In other languages, concurrency is often treated as an afterthought. It is up to the programmer's discretion to design the architecture correctly. And it is also the programmer's responsibility to conscientiously and meticulously ensure the architecture is correctly implemented.

The Trade-off of Fearless Concurrency

And what, Rust, must we give in return? Rust's approach comes with a trade-off:

  • Upfront design investment: You need to design your architecture thoroughly before you start writing actual production code. While the compiler could be helpful when you explore options or ambiguous design ideas, it can also be a hindrance when you need to iterate quickly.
  • Refactoring can be hard: If you need to change your architectural design, it can be an invasive change across your codebase, because you need to change the type signatures, the concurrency primitives, and data flows. Other languages might be more flexible in this regard.

Rust feels a bit like a mini theorem prover, like Lean. You are using the compiler to prove that your concurrent model is correct and safe.

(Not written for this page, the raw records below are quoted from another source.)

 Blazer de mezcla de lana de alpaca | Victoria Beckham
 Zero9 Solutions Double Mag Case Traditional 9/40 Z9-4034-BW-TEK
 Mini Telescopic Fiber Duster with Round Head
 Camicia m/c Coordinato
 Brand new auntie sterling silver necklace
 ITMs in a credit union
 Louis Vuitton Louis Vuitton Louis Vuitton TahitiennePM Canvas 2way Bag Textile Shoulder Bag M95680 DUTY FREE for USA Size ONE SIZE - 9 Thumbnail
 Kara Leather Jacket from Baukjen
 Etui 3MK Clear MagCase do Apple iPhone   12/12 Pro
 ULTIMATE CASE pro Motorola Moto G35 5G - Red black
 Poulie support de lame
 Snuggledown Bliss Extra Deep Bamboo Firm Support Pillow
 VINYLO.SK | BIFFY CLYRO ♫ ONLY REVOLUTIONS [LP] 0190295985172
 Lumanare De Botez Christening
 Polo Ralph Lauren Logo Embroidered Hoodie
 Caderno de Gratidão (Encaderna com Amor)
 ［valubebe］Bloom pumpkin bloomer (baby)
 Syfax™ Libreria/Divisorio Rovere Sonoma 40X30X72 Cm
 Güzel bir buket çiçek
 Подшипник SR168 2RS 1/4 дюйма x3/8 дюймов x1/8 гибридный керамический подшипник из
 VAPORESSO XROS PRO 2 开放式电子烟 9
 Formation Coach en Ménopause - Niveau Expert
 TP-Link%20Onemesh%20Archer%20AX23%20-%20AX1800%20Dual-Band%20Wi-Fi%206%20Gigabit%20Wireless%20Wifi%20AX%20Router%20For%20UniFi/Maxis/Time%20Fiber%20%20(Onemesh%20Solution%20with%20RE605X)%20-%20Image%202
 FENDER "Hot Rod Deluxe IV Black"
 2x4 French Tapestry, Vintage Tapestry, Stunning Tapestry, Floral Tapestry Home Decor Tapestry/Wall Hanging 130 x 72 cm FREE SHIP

If you are still figuring out your product market fit and need rapid iteration, other languages might be a better choice. But if you need the safety and performance that Rust provides, it is definitely worth the effort!

The Fun to Play with Rust

ast-grep is a hobby project. Even though it might be a bit more work to get started, this small project shows that building concurrent applications in Rust can be fun and rewarding. I hope this gave you a glimpse into Rust's fearless concurrency and maybe inspires you to take the plunge!